## Metin
________________________
Tarihi yarımada sur içi alanında yer seçmiş olan bu kesim, hayatını; takas, imece, veresiye gibi pratiklere dayanarak idame ettirmekte. Özellikle kadınlar mahallede var olan komşuluk ilişkilerinin sekteye uğramasıyla, günlük ihtiyaçlarını nasıl karşılayacakları konusunda endişe duyuyorlar. Mahallenin yaşlıları; mahalleden ayrıldıklarında cenazelerinin kalabalık olmayacağından dem vuruyorlar. Birincil ilişkiler ve mahallenin kendisinin yarattığı kapalı ekonomi burada yaşayan kalabalığın var olmasını ve kente eklemlenmesini sağlamakta. Şehir dışına parça bölük taşındıklarında oluşabilecek senaryolar henüz konuşulmuyor, çünkü Taşoluk'a taşınmayı kabul ettikleri zaman Fatih Belediyesi sorumluluk alanından çoktan çıkmış olacaklar. Tabii onların eğitimsiz ve kentteki donatılardan yeterince yararlanamayan çocukları kente geldiklerinde ve yetersiz toplu ulaşımlar nedeniyle, merkezde sabahlamak zorunda kaldıklarında ne yapılır bilinmez!
Bu noktada herkes gibi ben de "ne yapabiliriz ki?" sorusuyla yüzleşiyorum. Akademik ortamlarda konuşulan ideal politikalar dışında bir yaklaşım gerekli. Öğrenci projesi olmayan (akıllı eve geçirilen Osmanlı konağı gibi sakil bir fikir de olsa) Sulukule Projesi, tüketim döneminde önem kazanan kentsel toprağın yeniden üretilmeye çalışıldığı, kentte sivrilikler oluşturduğu -özellikle yerel yönetimlerin sahip olduğu yetkiler sayesinde-, dönüşüm başlığında "ılımlı reconstruction" politikasının uygulandığı bir dönemde ortaya çıkmıştır.
________________________
## Verilen Bilgiler
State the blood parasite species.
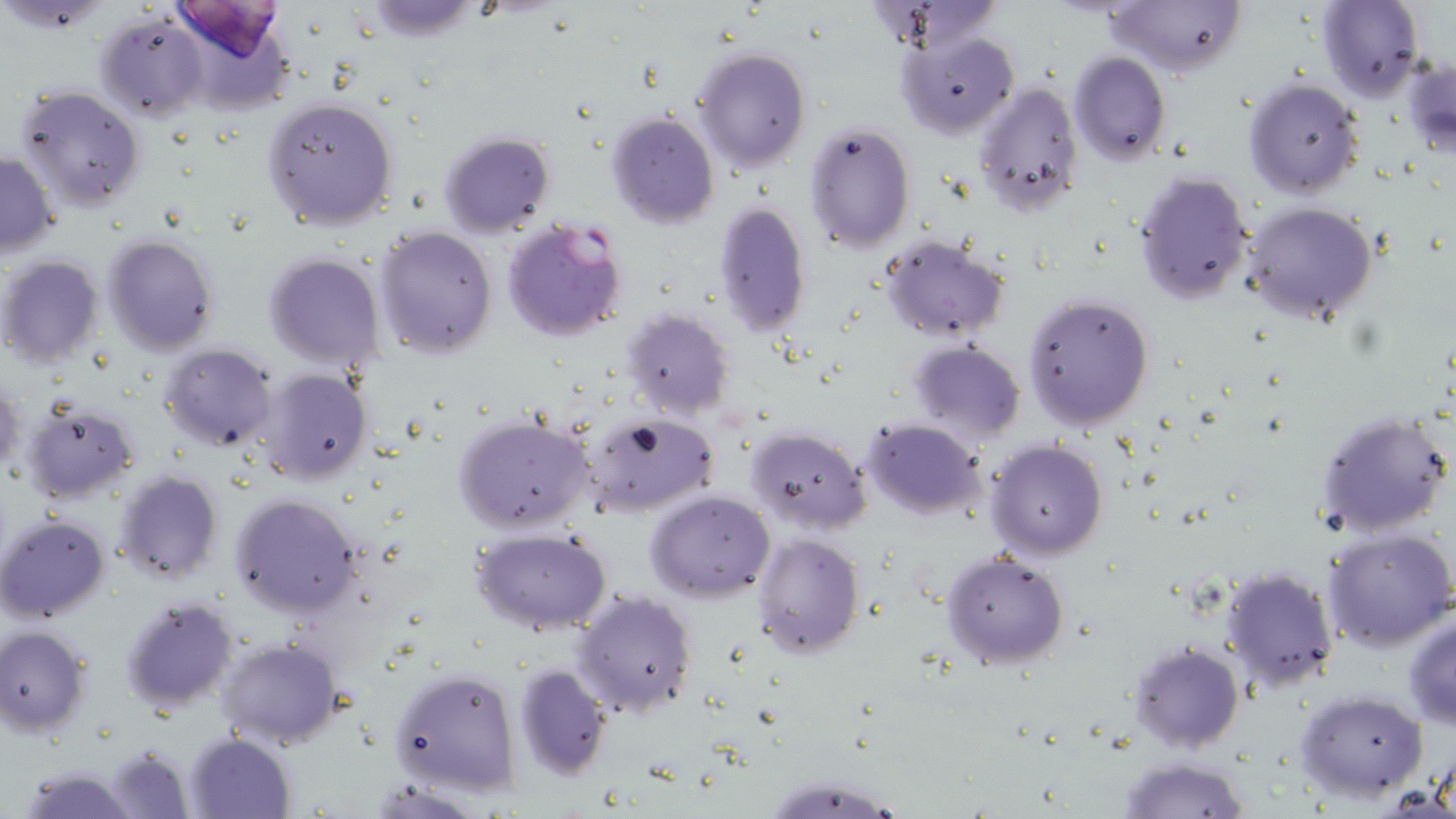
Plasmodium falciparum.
________________________
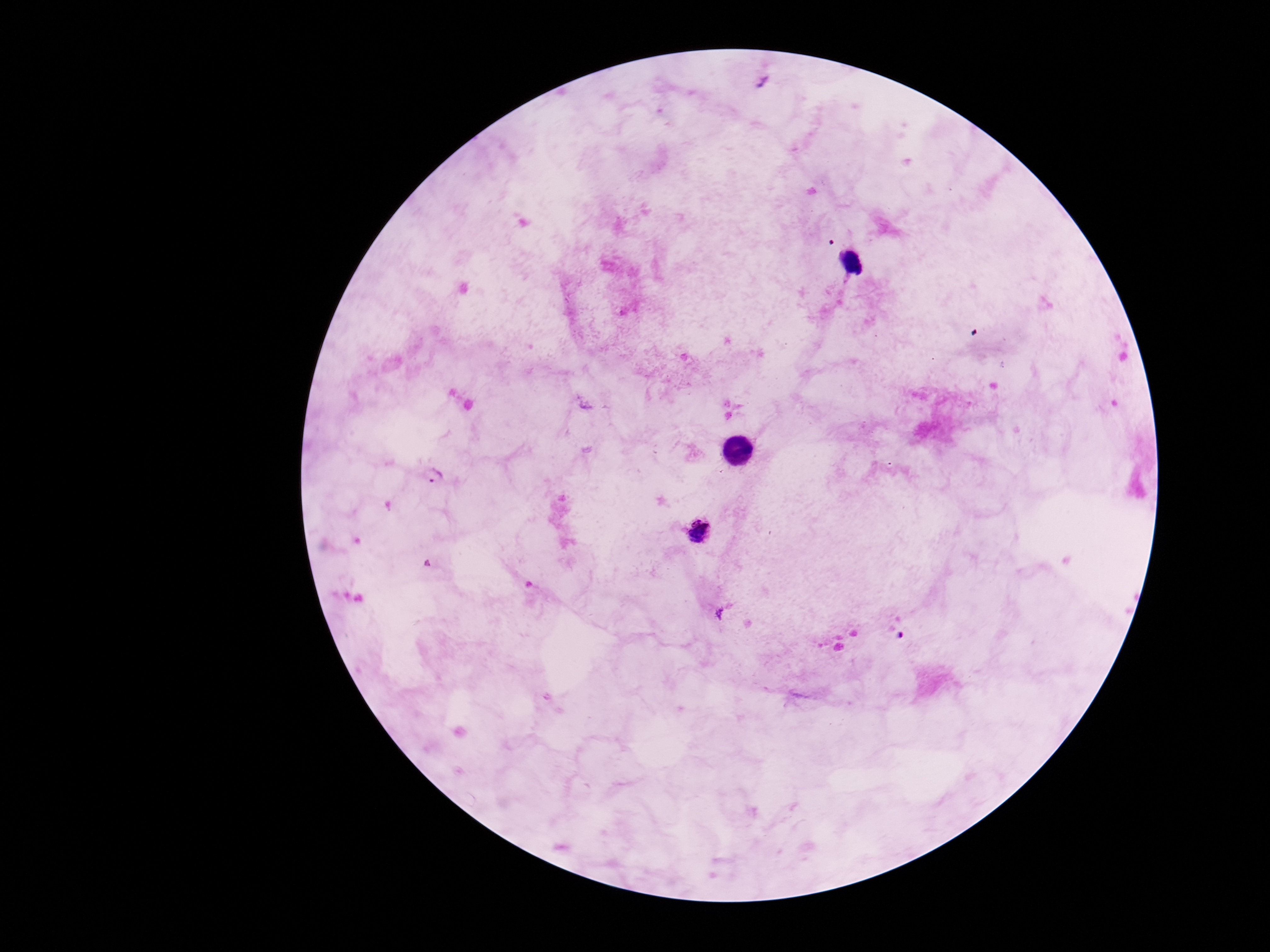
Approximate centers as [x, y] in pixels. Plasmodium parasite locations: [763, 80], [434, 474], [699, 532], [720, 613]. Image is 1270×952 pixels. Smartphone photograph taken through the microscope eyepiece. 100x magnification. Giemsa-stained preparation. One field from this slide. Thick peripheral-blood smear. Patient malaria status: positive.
________________________
## Yapılacak İşler
1. Sulukule metninde "Tarihi yarımada sur içi" diye başlayan paragrafı, ana bilgilerini koruyarak daha kısa biçimde yeniden yazın.
2. Sulukule metnini son cümlesinden sonra gelecek şekilde devam ettirin.
Kayıtlar başka bir kaynaktan alınmıştır.

## Görevlerin Cevapları
1. Tarihi yarımadada sur içinde yaşayan bu kesim, geçimini takas, imece ve veresiye gibi pratiklerle sürdürüyor. Komşuluk ilişkileri sekteye uğrarsa kadınlar günlük ihtiyaçlarını nasıl karşılayacaklarından endişe ediyor. Yaşlılar ise mahalleden ayrılırlarsa cenazelerinin kalabalık olmayacağından dert yanıyor. Birincil ilişkiler ve mahallenin kapalı ekonomisi, buradaki kalabalığın var olmasını ve kente eklemlenmesini sağlıyor. Şehir dışına parça parça taşınmanın doğuracağı senaryolar henüz konuşulmuyor. Çünkü Taşoluk'a taşınmayı kabul ettiklerinde Fatih Belediyesi'nin sorumluluk alanından çoktan çıkmış olacaklar. Eğitimsiz ve kent donatılarından yeterince yararlanamayan çocukları kente gelip yetersiz toplu ulaşım yüzünden merkezde sabahlamak zorunda kaldığında ne yapılacağı da bilinmiyor.

2.
Yerel kültür, etnik köken, katılımcı planlama, sosyal planlamayla -hele ki dünya coğrafyasında sosyal devlet uygulamalarını geri plana itilmesine çalışılırken- bu ve benzeri projelerin karşısına dikilmenin sonuç getirmeyeceği kesin. Oyunun oyuncuları arasında bir eşitlik yok çünkü.
Oyuncu değişikliğine gidilip, özel sektör tarafından Sulukulelilerin anlattığım ihtiyaçlarını karşılayabilecek bir karşı proje hazırlanması ve alternatif projeyi rekabet ortamına koymak, en azından tek bir fikre tabii olmayı engeller ya da gerçekten kamuoyunun ilgisini çekme konusu basardır ve yine belki de bu iki ya da daha fazla sayıda üretilen projeyle gelecekteki "korku kenti" kavramını anmayacağımız bir sonuç çıkar. İktidar, merkezi yönetim, yatırımcı ve sermayedarların, birbirlerinin taslarına su doldurduğu bir birleşik kaplar sisteminde bu nasıl mümkün olabilir bilinmez ancak belki daha reformist yaklaşımlara açılım sağlar...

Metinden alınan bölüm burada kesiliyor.